Becoming a fantasy novelist

I grew up in '50s suburbia, but my family was a little peculiar. Along with the expected station wagon, my father drove an Austin-Healey sports car, and then he bought a big old farm truck, the first of several. He could, and did, build and fix just about everything you can imagine. My mother taught me skills that soon became archaic: how to sew my own clothing, how to put up fruit for the winter. At the bottom of the street lived a girl I played with, whose mother, Patricia Beatty, wrote novels for children and young adults. By age 10 or 11, at around the time I discovered C.S. Lewis's Chronicles of Narnia, I became determined to be a fantasy novelist.

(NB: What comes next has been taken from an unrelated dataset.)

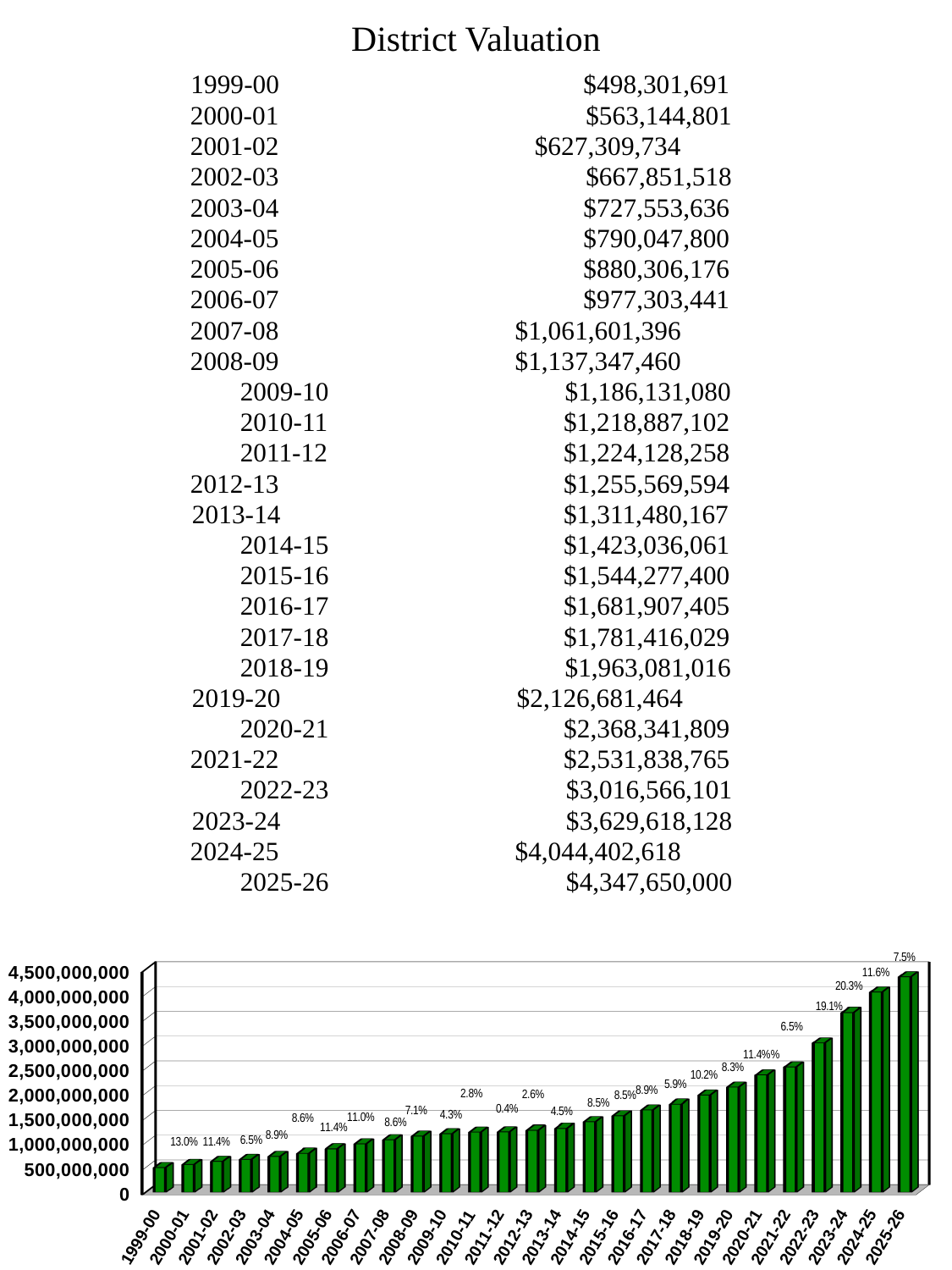
Which is larger, the district valuation for 2019-20 or for 2018-19? 2019-20 Which fiscal year has the lowest district valuation? 1999-00 What is the district valuation for 2025-26? $4,347,650,000 What kind of chart is shown on the slide? bar chart How many fiscal years are plotted on the x axis of the chart? 27 Which fiscal year has the highest district valuation? 2025-26 What is the difference between the district valuation for 2025-26 and 2024-25? $303,247,382 Do the district valuation values rise or fall from 1999-00 to 2025-26? rise What is the title of the chart on the slide? District Valuation Is the bar for 2025-26 greater or less than 4,000,000,000? greater What is the district valuation for 2012-13? $1,255,569,594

That determination explains everything about my life, which must look random and incoherent unless this crucial fact is included. All the women writers I know make up their lives as they go along, because the pre-existing scripts just don't work. We fly by the seat of our pants, and when our pants wear out we continue bumping along on our bare butts, until we get too sick or crazy to keep it up any more.

University

I wrote my first novel at age 12, hauling it around with me in a 3-ring notebook all summer, by the end of which it was finished. I took typing in seventh grade so I could type my work. I took every writing class I could, and in college I majored in literature writing. However, I also loved art and did a lot of drawing and painting.

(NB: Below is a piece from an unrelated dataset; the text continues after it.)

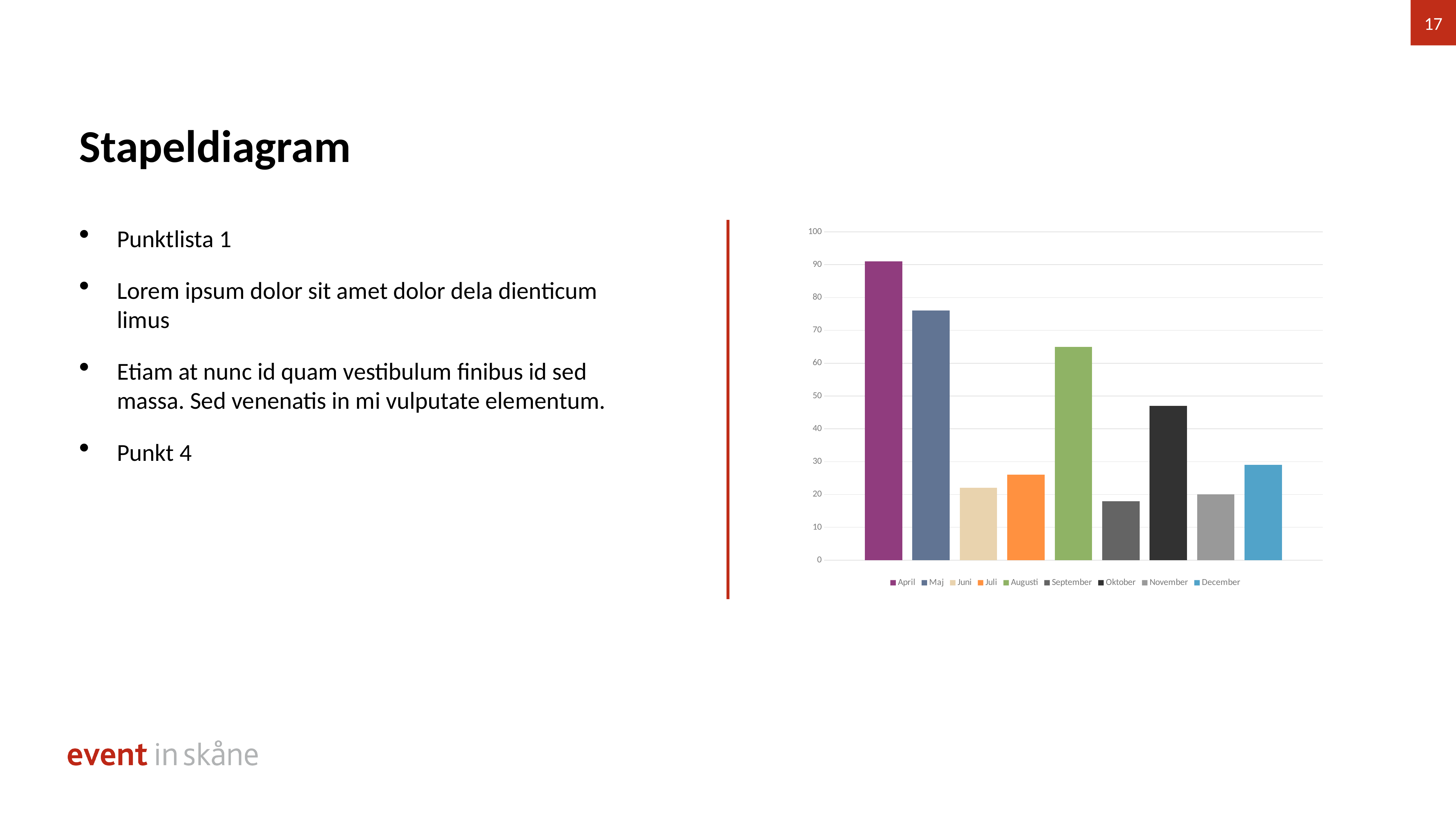
Is the value for September greater or less than 30? less What kind of chart is shown on the slide? bar chart Is the value for Maj greater or less than 70? greater Which series has the highest bar in the chart? April Which is larger, the value for April or the value for Maj? April Is the value for Oktober greater or less than 50? less How many series does the chart legend list? 9 What is the title of the slide containing the chart? Stapeldiagram Which is larger, the value for Augusti or the value for Oktober? Augusti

My college career was complicated. I enrolled in a small Christian college and almost immediately lost my faith, but I stuck it out for two years, which included a semester in England. I then transferred to Brown University – not because I wanted an Ivy League education but because I was in love with a Harvard man and Harvard didn't want me. Of course the relationship ended shortly before I matriculated. In two years I had lived in three countries and never stayed anywhere longer than three months: I moved from California to Tijuana, Mexico, back to California, to England, back to California, to Massachusetts, to Seattle, Washington, to Providence, RI, back to Seattle, and back to Providence. I traveled mostly by Greyhound bus, bringing with me a box of books, a trunk of clothes, a Smith-Corona typewriter, and a green ten-speed bicycle. I discovered Marxism and feminism, and had a crush on the woman who lived across the hall, though at the time I just thought we were good friends.

Love and publication

I did not know I was a lesbian until age 29, when two female characters in a novel blocked the plot, insisting that they had to make love with each other. I went ahead and wrote the scene, figuring I could just delete it later, but instead I realized that I had been keeping a huge secret from myself. Soon after that I met the love of my life, Deb Mensinger, and sold my first novel. It was a year of such huge changes that Deb and I dubbed it “The Year of Living Dangerously.” I worked for a domestic violence intervention program; Deb worked for a rape crisis program; we took care of the orange grove together; we grew a lot of our own food; I wrote another novel (rejected) and another (published).

Massachusetts

We bought land in California together and moved everything to the property, including two goats, a dog, a half-dozen cats, a lot of plants, and the house we lived in. We were going to be organic farmers, and for a while we had the most amazing vegetable garden, where we grew many old varieties of potato, corn, and tomato. We both had jobs, and I continued to publish novels, but we couldn't make it work financially. Eventually we quit our jobs and took a meandering six-week camping tour of the northern U.S., finally winding up in Massachusetts, where I earned my Master's degree and started teaching. Then, Deb studied preservation carpentry and launched a business, but shortly after that she was disabled by a rare congenital disease.

I have been teaching writing at the University of Massachusetts, Boston for 10 years now. Before this I never held the same job for more than three years and never lived in the same place for more than five years. I guess I found a place I could belong.